Aim of the task: Word for word, repeat all of the entries below.

Records shown:
◆ ◆ ◆ ◆

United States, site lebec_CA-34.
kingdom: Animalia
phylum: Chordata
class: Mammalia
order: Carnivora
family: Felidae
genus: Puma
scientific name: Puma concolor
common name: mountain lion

◆ ◆ ◆ ◆

Exercise solution:
United States, site lebec_CA-34.
kingdom: Animalia
phylum: Chordata
class: Mammalia
order: Carnivora
family: Felidae
genus: Puma
scientific name: Puma concolor
common name: mountain lion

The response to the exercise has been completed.